Armut kann schneller kommen, als man denkt. Manchmal reicht es auch sich verplant zu haben. Oder die Spielregeln werden verändert, ohne dass man seinen Plan angepasst hat. Oder es passiert ein Unfall. Oder die EZB fährt die Zinsen so lange runter, bis Inflation und andere Nettigkeiten die Altersvorsorge aufgefressen haben. Still und heimlich. Dann steht man da. Bei den Tafeln. Die Folgen der Altersarmut sind hier beschrieben.

Man sollte ruhig erwähnen, dass 23 der 25 ehrenamtlichen Helfer selbst auf Unterstützung angewiesen sind. Selbst die Hilfe empfangen. Wie auch ein Marokkaner, der mit seiner Frau dort mithilft, das Management im Ausgaberaum führt. Die beiden Jüngsten im Team, die den Altersdurchschnitt deutlich gedrückt haben.
Einige der Gäste helfen mit, wenn ein neuer Transporter kommt.

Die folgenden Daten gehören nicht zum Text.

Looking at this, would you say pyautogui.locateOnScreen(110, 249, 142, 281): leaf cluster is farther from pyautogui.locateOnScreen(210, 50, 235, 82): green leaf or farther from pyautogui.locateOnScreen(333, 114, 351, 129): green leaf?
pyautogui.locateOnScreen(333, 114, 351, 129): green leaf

Aber die Masse der dort Wartenden könnte als „inaktive Empfängergestalten“ angesehen werden, die irgendwie meinen, es wäre ihr Recht dort etwas zu bekommen. Eine Mentalität, die vor ein paar Jahren auch anders war. Dennoch hört man vereinzelt ein schlichtes „Danke“. Mitunter auch herzliche Verabschiedungen. Man kennt sich untereinander. Das ist schön. Nur fragt man sich als normal denkender Mensch, ob man sich darüber wirklich freuen kann. In einem Land, das gern mal für das Klima auf die Straße geht. Das von hier und durch uns allein nicht zu retten ist, aber dann so viele bedürftige Menschen auf die Hilfe eines Vereins angewiesen sein lässt.

Wo man mal eben Milliarden für weitere Flüchtlinge bereitstellt, und diese dann auch in die Schlange der Tafeln stellt, weil sie hier beruflich chancenlos sind. Andererseits aber werden diese Tafel-Vereine durch die Stadt in keinster Weise gefördert. Finanzämter  versuchten sogar, Lebensmittelspenden beim Spender zu besteuern!

Es wäre doch mal nett, wenn man als Kommune diesen Menschen beispielsweise zu Weihnachten, mal ein wirklich gutes Essen spendiert. Es wäre doch anständig  als Kommune einmal DANKE zu sagen. Zumal diese Leute selbst auch nicht aus Langeweile, wie der örtliche Rotary- oder Lions-Club, gemeinnützig tätig sind. Selbst auch Not leiden. Andererseits ist das Talergrab der Kölner Oper mit über 700.000.000 Euro noch unterfinanziert. Schwerpunkte machen Sinn. Armut ist gestaltbar.

Tüten voller Lebensmittel, rs, 2019
Tüten voller Lebensmittel, rs, 2019

 

Als Bürger der Stadt Köln und als Mensch möchte ich mich hier an dieser Stelle bei den netten Mitmenschen der Tafeln in Köln-Porz ausdrücklich für ihr Engagement bedanken.

Für ihr aufopferungsvolles Tun, selbst im hohen Alter noch helfen zu wollen. Selbst mit schwindender Kraft, zitternden Händen und schmerzenden Gliedern. Dort zu stehen, wo keine Kamera ist, die Medien nicht auf den neuen Messias warten und junge Aktivisten lieber fern bleiben. Ich wünsche daher diesen lieben Menschen viel Kraft, ein gesegnetes Fest und einen guten Rutsch ins Neue Jahr. Leider ahne ich, dass sie nächstes Jahr noch viel mehr gebraucht werden.